Proof: Let $H, K$ be subgroups of a group $G$. It suffices to show that $(G:H \cap K)\leq (G:H)(G:K).$ Let $C = \{g_iH\cap K\}, C' = \{g_j'H\}, C'' = \{g_k''K\}$ be the sets of distinct left cosets of $H\cap K, H$ and $K$ respectively. Consider the map
\begin{align*}
\varphi: C&\hookrightarrow C'\times C'' \\
g_iH\cap K &\mapsto (g'_{j_i}H,g''_{k_i}K)
\end{align*}
where $g'_{j_i}$ and $g''_{k_i}$ are such that $g_iH\cap K \subset g'_{j_i}H$ and $g_iH\cap K \subset g''_{k_i}K.$ Check that this map is well-defined: there cannot be two distinct cosets $g'_{j_i}H, g'_{j'_i}H$ containing $g_iH\cap K$ as a subset, so we need only make sure $g'_{j_i}H$ exists. Choose an element $g_il$ of $g_iH\cap K$ and label the coset in $C'$ in which it lies $g'_{j_i}H.$ Then $g_il = g'_{j_i}h$ for some $h\in H,$ and for any $l' \in H\cap K$ $g_il' = g'_{j_i}hl^{-1}l'\in g'_{j_i}H.$ Thus the entire coset $g_iH\cap K$ lies in $g'_{j_i}H.$ By an analogous argument there exists a unique $g_k''K$ such that $g_iH\cap K \subset g''_{k_i}K.$

We now show that $\varphi$ is an injection. Suppose $g_1H\cap K, g_2H\cap K$ both lie in the same cosets $g'H, g''K.$ Fix $l \in H\cap K.$ Then $g_1l = g'h_1 = g''k_1$ for some $h_1, k_1 \in H, K$ respectively. Similarly $g_2l = g'h_2 = g''k_2$ for $h_2, k_2 \in H, K$ respectively. Then
\begin{align*}
g_1l &= g'h_1 = g''k_2h_2^{-1}h_1 = g_2lh_2^{-1}h_1\in g_2H \text{ and }\\
g_1l &= g''k_1 = g'h_2k_2^{-1}k_1 = g_2lk_2^{-1}k_1\in g_2K
\end{align*}
and after combining these statements we have that $g_1l \in g_2H\cap K,$ and $g_1, g_2$ define the same coset w.r.t. $H\cap K.$

Is this proof correct?

Answer 1

I like to offer an alternative proof, which is less computational.
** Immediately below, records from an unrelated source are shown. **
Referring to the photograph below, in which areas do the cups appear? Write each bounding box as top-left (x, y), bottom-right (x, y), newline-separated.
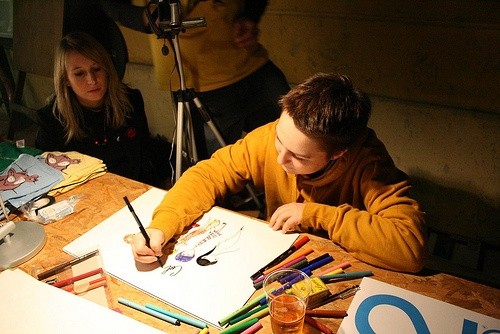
top-left (263, 268), bottom-right (313, 334)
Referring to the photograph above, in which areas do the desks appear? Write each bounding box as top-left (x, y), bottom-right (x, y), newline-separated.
top-left (0, 137), bottom-right (500, 334)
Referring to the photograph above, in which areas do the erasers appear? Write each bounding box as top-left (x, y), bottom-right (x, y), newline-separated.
top-left (291, 277), bottom-right (328, 305)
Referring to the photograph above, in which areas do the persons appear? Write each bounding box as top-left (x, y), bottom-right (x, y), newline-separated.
top-left (35, 35), bottom-right (157, 182)
top-left (131, 73), bottom-right (428, 272)
top-left (110, 0), bottom-right (291, 197)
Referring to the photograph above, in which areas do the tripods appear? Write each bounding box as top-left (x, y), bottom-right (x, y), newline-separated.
top-left (171, 34), bottom-right (265, 212)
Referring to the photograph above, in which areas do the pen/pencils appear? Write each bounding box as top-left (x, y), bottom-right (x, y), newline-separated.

Let $H,K$ be subgroups of $G$ with finite indices. The action of $G$ on the set of left cosets $G/H$ by left multiplication yields a homomorphismus $f:G\to\mathrm{Sym}(G/H)$ with kernel $H_G\le H$ (the core of $H$ in $G$). Note that $H_G\unlhd G$ and $|G:H_G|\le|G:H|!$ is finite. It is easy to see that $G\to G/H_G\times G/K_G$, $g\mapsto (gH_G,gK_G)$ is homomorphism with kernel $H_G\cap K_G$. In particular, $|G:H_G\cap K_G|\le|G:H_K||G:K_G|$ is finite. The claim follows since $H_G\cap K_G\le H\cap K$.